聞近純一怔,低頭一瞧。
手上是一個髒兮兮的泥巴塊子。雖然用一張紙包着,但紙已經鬆開了,幹泥巴簌簌落在她的華麗袍服上。
聞近純一聲尖叫,像遇見了什麼可怕的東西,一甩手便把那泥巴塊子給扔了,“什麼噁心東西!”
聞夫人也急忙躲避,一臉嫌惡,“扔出去!扔出去!”
那東西骨碌碌滾到牆角,所經之處,衆人都忙不迭躲避,生怕被弄髒了自己的華麗衣裳。
文臻笑眯眯看着。
“文大人!你什麼意思!”聞夫人怒喝,“太子的喜事,你竟然送上土塊,你這是在詛咒太子嗎!”

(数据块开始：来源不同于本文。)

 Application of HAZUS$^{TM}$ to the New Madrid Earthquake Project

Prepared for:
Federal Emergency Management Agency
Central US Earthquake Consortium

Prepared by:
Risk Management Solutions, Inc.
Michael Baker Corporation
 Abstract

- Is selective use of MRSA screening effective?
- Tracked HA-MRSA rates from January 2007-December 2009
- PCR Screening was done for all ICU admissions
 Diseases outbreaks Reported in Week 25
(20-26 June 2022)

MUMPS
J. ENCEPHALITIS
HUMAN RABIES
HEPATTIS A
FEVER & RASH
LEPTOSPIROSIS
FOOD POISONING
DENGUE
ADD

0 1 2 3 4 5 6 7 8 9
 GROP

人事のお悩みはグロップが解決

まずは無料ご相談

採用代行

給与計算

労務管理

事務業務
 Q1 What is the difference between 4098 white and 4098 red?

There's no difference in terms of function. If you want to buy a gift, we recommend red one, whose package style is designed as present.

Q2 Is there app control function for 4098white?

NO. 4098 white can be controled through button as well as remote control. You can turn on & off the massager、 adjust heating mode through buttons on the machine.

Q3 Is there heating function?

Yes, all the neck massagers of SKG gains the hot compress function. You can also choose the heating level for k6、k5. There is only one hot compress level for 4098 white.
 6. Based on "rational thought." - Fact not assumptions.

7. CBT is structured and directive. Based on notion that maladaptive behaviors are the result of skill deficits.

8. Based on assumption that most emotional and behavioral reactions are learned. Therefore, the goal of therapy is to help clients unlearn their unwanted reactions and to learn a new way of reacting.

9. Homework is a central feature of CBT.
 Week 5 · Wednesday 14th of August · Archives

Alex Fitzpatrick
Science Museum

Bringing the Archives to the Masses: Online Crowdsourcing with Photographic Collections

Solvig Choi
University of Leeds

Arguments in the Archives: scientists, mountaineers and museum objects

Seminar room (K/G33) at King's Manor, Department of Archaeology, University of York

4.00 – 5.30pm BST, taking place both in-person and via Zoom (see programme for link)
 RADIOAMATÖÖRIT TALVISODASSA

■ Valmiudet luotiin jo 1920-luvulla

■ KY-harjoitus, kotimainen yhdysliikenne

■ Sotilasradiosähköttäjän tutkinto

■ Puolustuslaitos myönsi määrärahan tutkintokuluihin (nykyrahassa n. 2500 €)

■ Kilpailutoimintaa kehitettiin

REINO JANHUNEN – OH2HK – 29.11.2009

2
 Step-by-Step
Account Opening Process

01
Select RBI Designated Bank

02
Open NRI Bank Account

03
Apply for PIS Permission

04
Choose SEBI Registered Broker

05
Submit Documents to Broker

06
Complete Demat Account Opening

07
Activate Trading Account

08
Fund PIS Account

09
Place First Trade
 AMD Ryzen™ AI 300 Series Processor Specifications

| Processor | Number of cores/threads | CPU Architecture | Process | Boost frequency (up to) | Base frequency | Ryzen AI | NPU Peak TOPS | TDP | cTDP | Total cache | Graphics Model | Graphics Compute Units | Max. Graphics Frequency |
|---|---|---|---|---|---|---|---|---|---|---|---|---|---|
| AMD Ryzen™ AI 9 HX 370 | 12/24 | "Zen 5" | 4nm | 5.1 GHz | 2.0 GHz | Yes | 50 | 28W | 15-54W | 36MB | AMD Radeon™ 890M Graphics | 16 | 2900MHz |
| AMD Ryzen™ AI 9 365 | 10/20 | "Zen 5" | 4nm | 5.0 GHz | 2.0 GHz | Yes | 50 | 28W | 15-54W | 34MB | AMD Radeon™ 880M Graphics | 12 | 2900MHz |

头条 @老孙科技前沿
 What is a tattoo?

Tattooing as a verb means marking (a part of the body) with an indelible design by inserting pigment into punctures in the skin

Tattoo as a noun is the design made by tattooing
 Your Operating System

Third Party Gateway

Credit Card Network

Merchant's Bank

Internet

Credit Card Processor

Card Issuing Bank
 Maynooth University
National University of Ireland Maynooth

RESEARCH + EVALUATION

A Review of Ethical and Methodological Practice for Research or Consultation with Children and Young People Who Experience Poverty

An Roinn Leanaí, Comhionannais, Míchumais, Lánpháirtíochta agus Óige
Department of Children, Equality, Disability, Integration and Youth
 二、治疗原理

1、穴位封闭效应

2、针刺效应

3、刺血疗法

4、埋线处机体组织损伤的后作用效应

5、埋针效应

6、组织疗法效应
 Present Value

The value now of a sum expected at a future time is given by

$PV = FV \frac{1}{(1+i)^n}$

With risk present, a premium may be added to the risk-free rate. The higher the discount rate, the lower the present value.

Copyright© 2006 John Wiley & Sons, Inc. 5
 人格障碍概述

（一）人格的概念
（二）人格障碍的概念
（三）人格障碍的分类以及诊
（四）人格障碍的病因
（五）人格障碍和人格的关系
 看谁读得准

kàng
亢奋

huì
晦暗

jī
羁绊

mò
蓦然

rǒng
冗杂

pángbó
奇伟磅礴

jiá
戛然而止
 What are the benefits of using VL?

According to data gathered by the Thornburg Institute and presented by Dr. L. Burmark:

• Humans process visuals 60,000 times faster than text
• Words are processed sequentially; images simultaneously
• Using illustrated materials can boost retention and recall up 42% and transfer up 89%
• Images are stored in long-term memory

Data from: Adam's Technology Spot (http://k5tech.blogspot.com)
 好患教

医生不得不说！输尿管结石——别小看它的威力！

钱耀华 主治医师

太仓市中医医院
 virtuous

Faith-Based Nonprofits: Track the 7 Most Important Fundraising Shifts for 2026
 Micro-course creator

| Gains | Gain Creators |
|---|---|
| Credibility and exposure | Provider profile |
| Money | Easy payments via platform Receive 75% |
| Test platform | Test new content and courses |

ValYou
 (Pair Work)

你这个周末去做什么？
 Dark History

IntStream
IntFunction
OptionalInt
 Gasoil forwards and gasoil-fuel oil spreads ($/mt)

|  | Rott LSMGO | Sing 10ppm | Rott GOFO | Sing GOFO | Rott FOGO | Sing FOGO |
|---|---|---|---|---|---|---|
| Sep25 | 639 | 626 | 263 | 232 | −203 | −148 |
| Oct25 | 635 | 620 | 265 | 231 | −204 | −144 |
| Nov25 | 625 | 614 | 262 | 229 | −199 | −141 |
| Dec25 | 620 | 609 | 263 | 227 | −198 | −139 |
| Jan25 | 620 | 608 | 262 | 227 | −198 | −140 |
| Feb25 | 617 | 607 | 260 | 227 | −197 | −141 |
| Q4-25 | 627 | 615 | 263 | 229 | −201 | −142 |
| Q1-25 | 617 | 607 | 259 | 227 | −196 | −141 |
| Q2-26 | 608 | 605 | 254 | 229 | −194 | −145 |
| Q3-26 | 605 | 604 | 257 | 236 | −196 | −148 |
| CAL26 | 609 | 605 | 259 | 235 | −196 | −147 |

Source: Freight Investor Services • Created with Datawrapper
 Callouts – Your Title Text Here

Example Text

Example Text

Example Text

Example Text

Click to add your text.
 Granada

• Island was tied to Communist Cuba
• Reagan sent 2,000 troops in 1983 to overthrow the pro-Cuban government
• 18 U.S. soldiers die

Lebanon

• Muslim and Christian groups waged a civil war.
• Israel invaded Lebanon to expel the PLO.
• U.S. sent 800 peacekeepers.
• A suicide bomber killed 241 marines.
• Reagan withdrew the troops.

聞近純忽然側了側頭,看了一眼身邊兩個一直沒有說話的嬤嬤。
那兩個嬤嬤一直面無表情看着,此刻對視一眼,一人便冷聲道:“文姑娘,今日你來得正好,我等奉太後懿旨,正要尋你。”
衆人聽見這句,都凜然,齊齊又不動聲色後退。
文臻緩緩轉頭,凝視那兩個嬤嬤,“哦?太後孃娘有何懿旨?”
嬤嬤道:“跪聽。”
文臻默然。
嬤嬤道:“論身份,太後是天下之母。論族中輩分,太後也算你的姑祖母。太後孃娘懿旨,你也打算大喇喇站這聽嗎?”
文臻立即笑了。
“當然不,太後懿旨,臣自然要大禮以對。不僅臣,這裏所有人都要以行動表示對太後的尊敬。”她順手一拉聞近純,聞近純根本無法抗拒,被她拉得踉蹌站起,文臻抬腳對她膝彎一踢,笑道,“跪聽!”聞近純噗通一聲跪在落了泥巴沙石的青磚地上,文臻這才撩起衣裙,恭恭敬敬跪在了旁邊的蒲團上。
嬤嬤:“……”
衆人:“……”
衆人被這騷操作給震得腦子一空,下意識竟然也跟着跪了。連聞夫人左右張望一陣,也鐵青着臉跪了。
聞近純肩膀掙動,想要起身,但文臻手擱在她肩膀上,哪容她起身。她掙扎越狠,文臻手勁越大,一副你再用力我就把你按到地上的架勢,聞近純只得不動了。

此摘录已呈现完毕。